* Prompt
In the article on supporting actors with little screen time, for how long is William Hurt onscreen in A History of Violence?

* Page text
((
Support for actors who make the most of little screen time

Talk about getting the most bang for your buck: William Hurt, onscreen for fewer than nine minutes in A History of Violence, winds up nominated for an Oscar for best supporting actor.

Not that he stands a chance, right? After all, he's barely in the film, not like Jake Gyllenhaal, who's in nearly every scene of Brokeback Mountain. Or Paul Giamatti, the backbone of Cinderella Man. Or George Clooney, the tie that binds together Syriana. Or Matt Dillon, who enjoys the greatest character arc of anyone in the ensemble cast of Crash. All four are onscreen a lot longer than Hurt; heck, Clooney and Gyllenhaal could just as easily be up for the best actor Oscar.
))
* Stored data
((
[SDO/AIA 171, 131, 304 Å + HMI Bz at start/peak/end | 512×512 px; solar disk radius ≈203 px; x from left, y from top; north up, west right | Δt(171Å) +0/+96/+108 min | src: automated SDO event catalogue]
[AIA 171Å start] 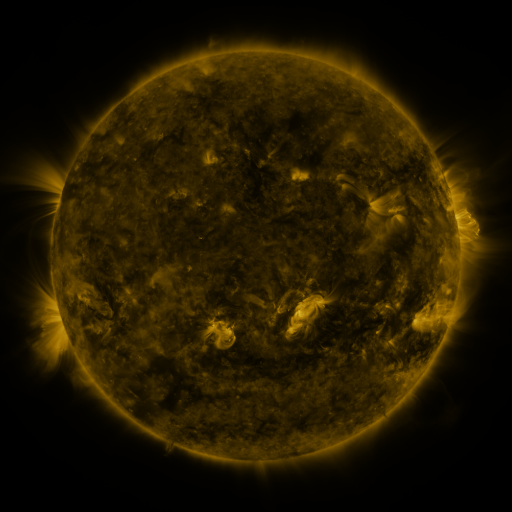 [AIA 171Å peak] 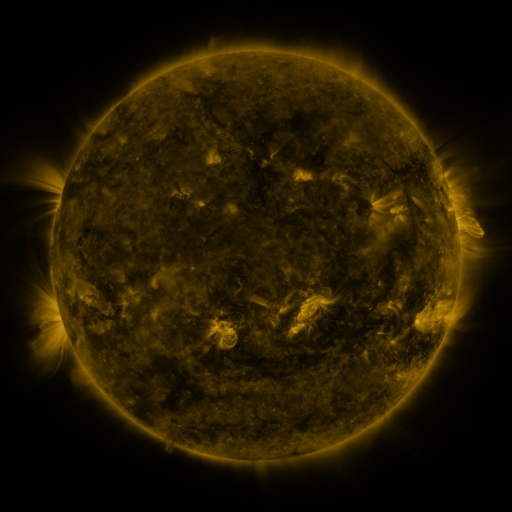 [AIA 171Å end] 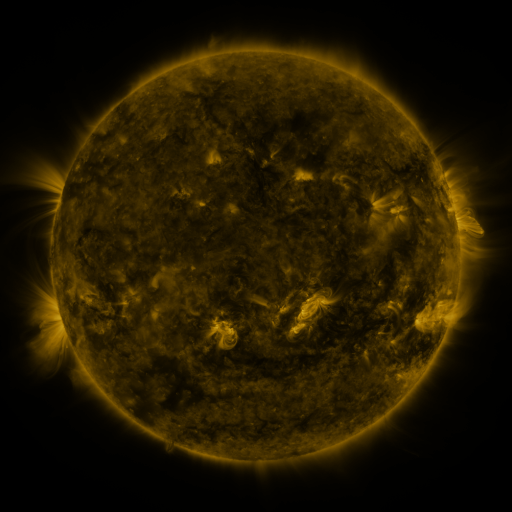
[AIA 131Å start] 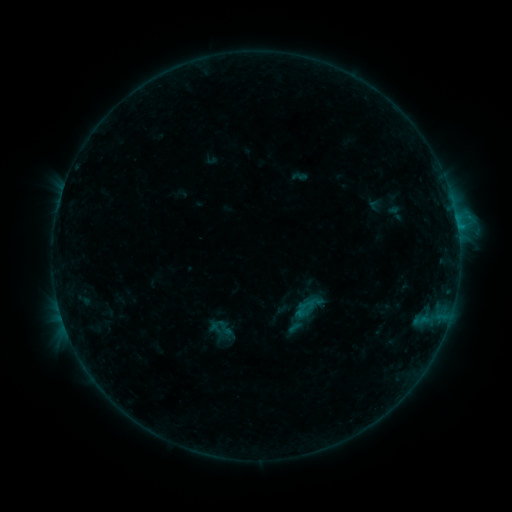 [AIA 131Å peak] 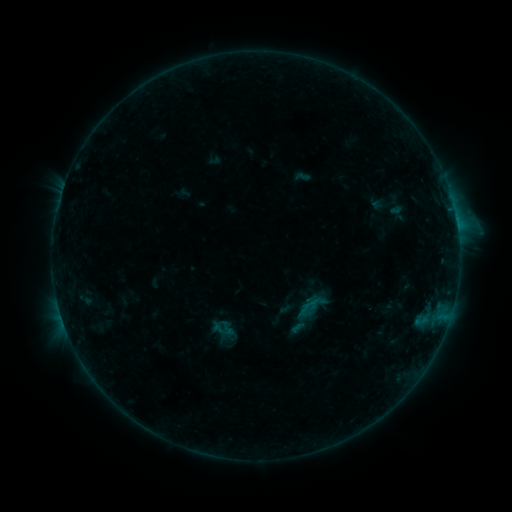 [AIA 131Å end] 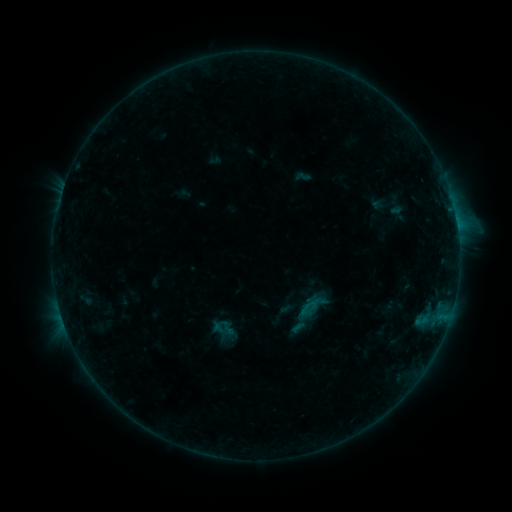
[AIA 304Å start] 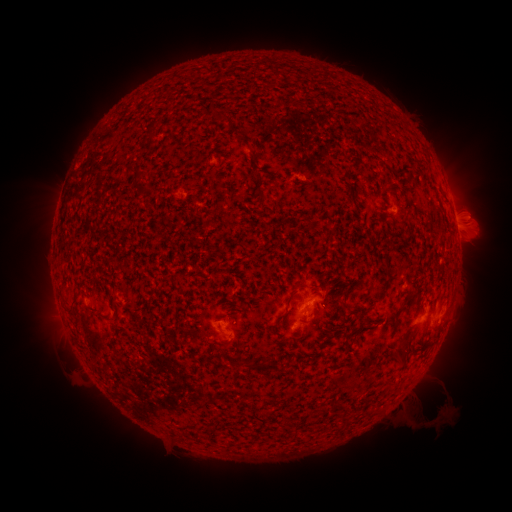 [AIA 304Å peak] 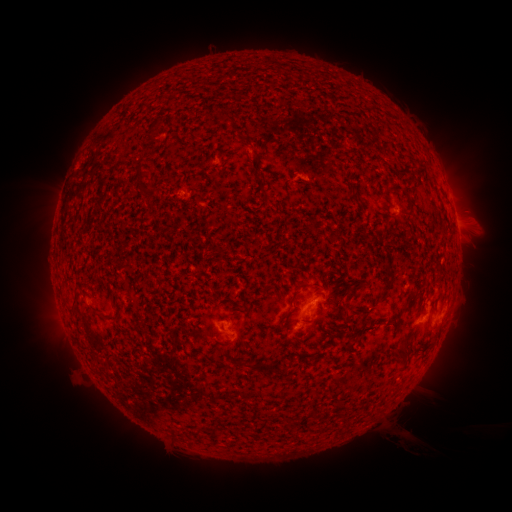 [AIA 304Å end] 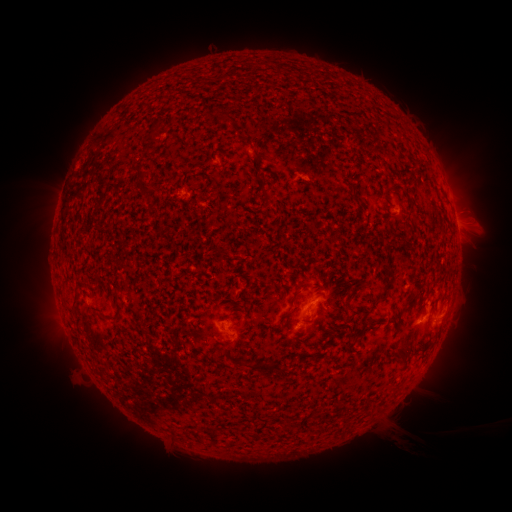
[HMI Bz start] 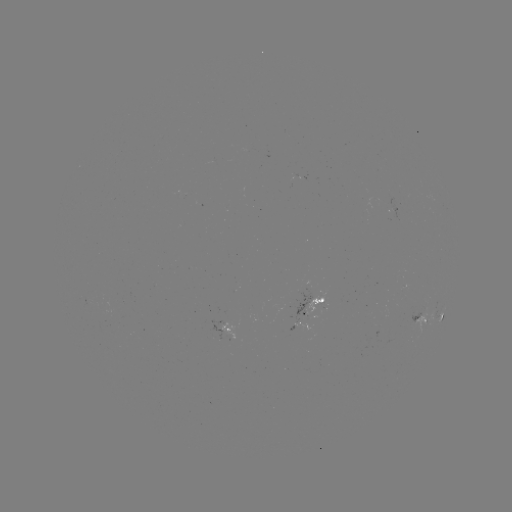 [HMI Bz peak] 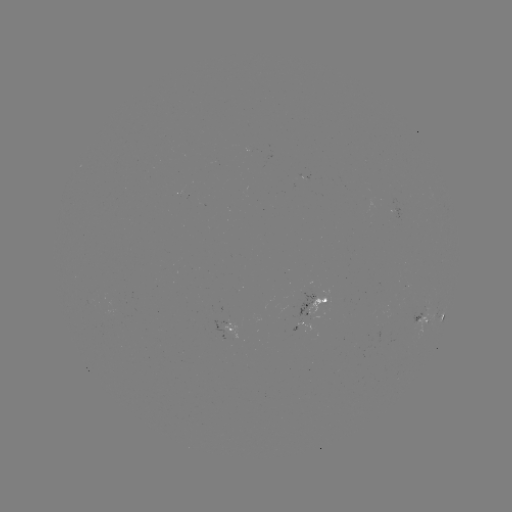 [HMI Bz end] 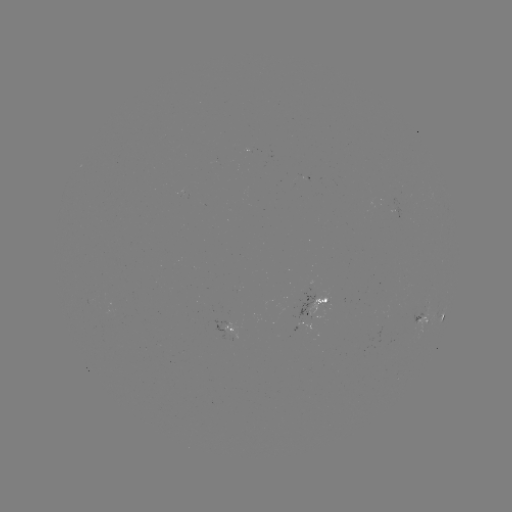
))
* Solution
Fewer than nine minutes.